EXERCÍCIO PROPOSTO 1.
Reproduza na íntegra, sem nenhuma alteração, o artigo sobre a condenação de Ivan Vernon por lavagem de dinheiro.
*** ARTIGO
Entretanto, na última semana, o Juiz Sergio Moro, ao proferir sentença no caso da Operação “Lava Jato”, condenou o ex-assessor parlamentar (Ivan Vernon) do então deputado federal Pedro Correa, pelo crime de lavagem de dinheiro, utilizando como fundamento a contraditória tese da ‘cegueira deliberada’ que se equipara ao dolo eventual.
Apenas para entendermos o contexto, o Ministério Público Federal apontou o ex-deputado federal Sr. Pedro Correa, líder do Partido Progressista, como o responsável por repassar a propina para o partido, estimada em cerca de R$ 40.700.000,00 entre 2004 e 2014. Além do mais, tais valores teriam sido introduzidos na economia com aparência lícita (lavagem de dinheiro).
Para dissimular o valor da corrupção, Pedro Correa depositava parte do dinheiro em contas bancárias de terceiro, como fez com o seu chefe de gabinete Ivan Vernon.
Assim, determinou o Juiz Sérgio Moro (fl. 83):
“Como adiantado, Ivan Vernon não foi denunciado pelo crime de corrupção, mas por lavagem. Entendo que agiu dolosamente ao ceder sua conta para que Pedro Correa pudesse receber valores decorrentes do esquema criminoso da Petrobrás. Era um assessor de confiança de Pedro Correa. É possível que não tivesse conhecimento de detalhes do esquema criminoso da Petrobrás. Entretanto, o recebimento em sua conta de depósitos, em seu conjunto vultosos, sem origem identificada e estruturados, era suficiente para alertá-lo da origem criminosa dos recursos recebidos. Isso especialmente quando tornado notório a partir de 2006 que Pedro Correa, com a cassação de seu mandato parlamentar, estava envolvido em atividades criminais.”
******
*** DADOS FORNECIDOS
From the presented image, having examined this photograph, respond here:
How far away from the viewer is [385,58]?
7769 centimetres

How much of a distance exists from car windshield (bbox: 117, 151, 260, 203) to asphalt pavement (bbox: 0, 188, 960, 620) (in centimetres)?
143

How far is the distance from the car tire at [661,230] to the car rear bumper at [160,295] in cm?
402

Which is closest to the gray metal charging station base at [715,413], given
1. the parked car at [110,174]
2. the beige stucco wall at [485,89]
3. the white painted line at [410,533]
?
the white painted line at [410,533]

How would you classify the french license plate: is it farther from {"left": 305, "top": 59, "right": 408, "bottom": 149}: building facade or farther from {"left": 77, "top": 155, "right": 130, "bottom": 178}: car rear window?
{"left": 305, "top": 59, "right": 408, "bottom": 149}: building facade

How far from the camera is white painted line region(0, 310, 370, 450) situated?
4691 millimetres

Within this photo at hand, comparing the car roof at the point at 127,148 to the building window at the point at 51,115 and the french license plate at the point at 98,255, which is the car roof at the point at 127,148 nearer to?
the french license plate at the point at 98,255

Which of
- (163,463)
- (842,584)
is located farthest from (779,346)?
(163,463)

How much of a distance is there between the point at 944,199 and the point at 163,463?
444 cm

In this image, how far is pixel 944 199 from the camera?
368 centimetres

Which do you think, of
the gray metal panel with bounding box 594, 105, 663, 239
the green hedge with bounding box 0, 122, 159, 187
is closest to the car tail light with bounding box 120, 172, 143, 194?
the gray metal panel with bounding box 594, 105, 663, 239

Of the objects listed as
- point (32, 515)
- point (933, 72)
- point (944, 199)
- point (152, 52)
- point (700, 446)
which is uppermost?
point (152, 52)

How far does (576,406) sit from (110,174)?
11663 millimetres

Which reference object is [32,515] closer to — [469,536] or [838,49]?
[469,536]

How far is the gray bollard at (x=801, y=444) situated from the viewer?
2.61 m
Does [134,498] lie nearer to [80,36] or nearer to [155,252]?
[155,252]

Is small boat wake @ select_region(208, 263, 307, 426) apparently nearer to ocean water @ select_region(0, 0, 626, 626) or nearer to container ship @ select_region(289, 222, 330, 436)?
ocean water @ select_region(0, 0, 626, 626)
******
EXERCÍCIO PROPOSTO 2.
Organize em lista numerada apenas as linhas da listagem que vão da linha que contém "Is small boat" até o fim da listagem, incluindo ambas as pontas e deixando de fora as linhas em branco.

RESPOSTA 1.
Entretanto, na última semana, o Juiz Sergio Moro, ao proferir sentença no caso da Operação “Lava Jato”, condenou o ex-assessor parlamentar (Ivan Vernon) do então deputado federal Pedro Correa, pelo crime de lavagem de dinheiro, utilizando como fundamento a contraditória tese da ‘cegueira deliberada’ que se equipara ao dolo eventual.
Apenas para entendermos o contexto, o Ministério Público Federal apontou o ex-deputado federal Sr. Pedro Correa, líder do Partido Progressista, como o responsável por repassar a propina para o partido, estimada em cerca de R$ 40.700.000,00 entre 2004 e 2014. Além do mais, tais valores teriam sido introduzidos na economia com aparência lícita (lavagem de dinheiro).
Para dissimular o valor da corrupção, Pedro Correa depositava parte do dinheiro em contas bancárias de terceiro, como fez com o seu chefe de gabinete Ivan Vernon.
Assim, determinou o Juiz Sérgio Moro (fl. 83):
“Como adiantado, Ivan Vernon não foi denunciado pelo crime de corrupção, mas por lavagem. Entendo que agiu dolosamente ao ceder sua conta para que Pedro Correa pudesse receber valores decorrentes do esquema criminoso da Petrobrás. Era um assessor de confiança de Pedro Correa. É possível que não tivesse conhecimento de detalhes do esquema criminoso da Petrobrás. Entretanto, o recebimento em sua conta de depósitos, em seu conjunto vultosos, sem origem identificada e estruturados, era suficiente para alertá-lo da origem criminosa dos recursos recebidos. Isso especialmente quando tornado notório a partir de 2006 que Pedro Correa, com a cassação de seu mandato parlamentar, estava envolvido em atividades criminais.”

RESPOSTA 2.
1. Is small boat wake @ select_region(208, 263, 307, 426) apparently nearer to ocean water @ select_region(0, 0, 626, 626) or nearer to container ship @ select_region(289, 222, 330, 436)?
2. ocean water @ select_region(0, 0, 626, 626)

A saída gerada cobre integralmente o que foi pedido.